Aufgaben:
1. Beantworten Sie anhand des Textes über die Zugvögel von Erika Mann diese Fragen:
(a) Wo wurde der erste Band der Reihe gefunden?
(b) Aus wie vielen Teilen besteht die Reihe?
(c) Wem helfen einige Zugvögel in der Szene in Holland, und wobei?
2. Nennen Sie alle Länder, die im Text über die Zugvögel von Erika Mann erwähnt werden.
3. Geben Sie aus dem Text über die Zugvögel von Erika Mann die Stelle zwischen „Wie in der Verlagsankündigung“ und „Polizisten zu entkommen.“ einschließlich wortgetreu wieder.

Text:

Die Zugvögel von Erika Mann

Die Zugvögel von Erika Mann

Der Fund vom ersten Band dieser kleinen Kinderbuchreihe von Erika Mann in Dellbrück war Anlass, das Buch selbst noch mal zu lesen.

Wie in der Verlagsankündigung im Schneiderbuch zu lesen, besteht die Reihe aus vier Teilen. Sie schildern, wie Till Petersen ein Zugvogel wird, wie das Leben in diesem Knabenchor abläuft und – in den beiden letzten Teilen – die Europafahrt des Chores. Und hier kommt dann eben die Sache mit der Horizonterweiterung ins Spiel: Es werden Städte und ihre Sehenswürdigkeiten geschildert, klar. Aber auch Begegnungen mit Menschen in England, Holland, Schweden oder Italien. In dem Zusammenhang ist besonders die Szene in Holland sehr nett, in der einige Zugvögel ein paar holländischen Kindern helfen, dem Polizisten zu entkommen.

Das Muster ist so, wie wir alle es aus den unterschiedlichen Internat-Büchern kennen: Spitznamen für Lehrer, eine gewisse Konkurrenz zwischen den jüngeren und älteren Schülern, Verstöße gegen Regeln mitsamt Konsequenzen (oder auch nicht), die Schwierigkeit, als neues Mitglied hinzuzustoßen und die Frage nach Solidarität in der Gruppe, Fairness und die Entwicklung einzelner Freundschaften. Auch hier haben wir eine Peer-Group, aus deren Sicht das meiste erzählt wird: Till und seine Freunde.

Datenblock:
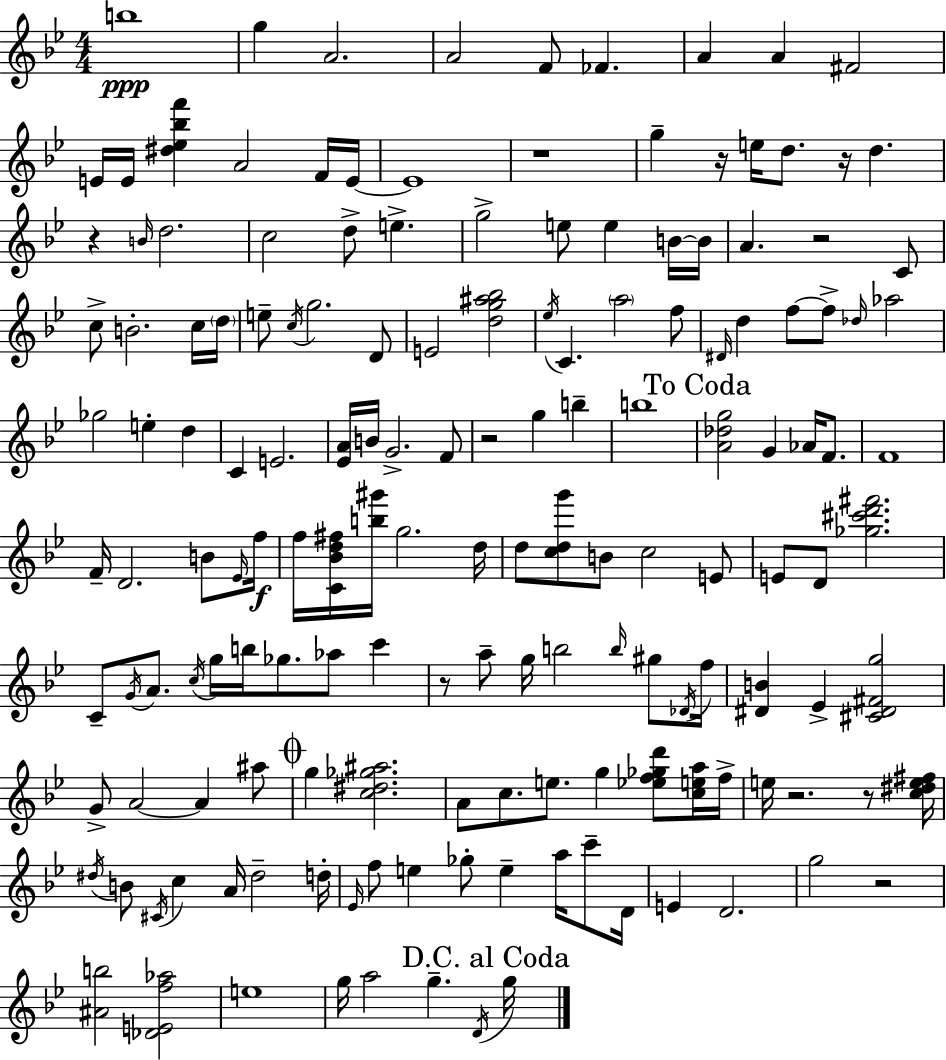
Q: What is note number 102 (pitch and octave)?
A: A4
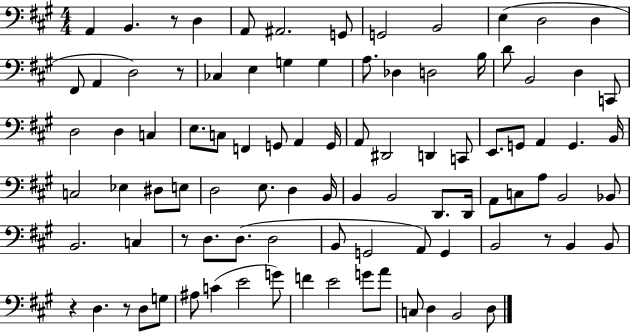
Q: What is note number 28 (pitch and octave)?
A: D3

Lösungen:
1.
(a) In Dellbrück.
(b) Aus vier Teilen.
(c) Ein paar holländischen Kindern, dem Polizisten zu entkommen.

2. England, Holland, Schweden, Italien

3.
Wie in der Verlagsankündigung im Schneiderbuch zu lesen, besteht die Reihe aus vier Teilen. Sie schildern, wie Till Petersen ein Zugvogel wird, wie das Leben in diesem Knabenchor abläuft und – in den beiden letzten Teilen – die Europafahrt des Chores. Und hier kommt dann eben die Sache mit der Horizonterweiterung ins Spiel: Es werden Städte und ihre Sehenswürdigkeiten geschildert, klar. Aber auch Begegnungen mit Menschen in England, Holland, Schweden oder Italien. In dem Zusammenhang ist besonders die Szene in Holland sehr nett, in der einige Zugvögel ein paar holländischen Kindern helfen, dem Polizisten zu entkommen.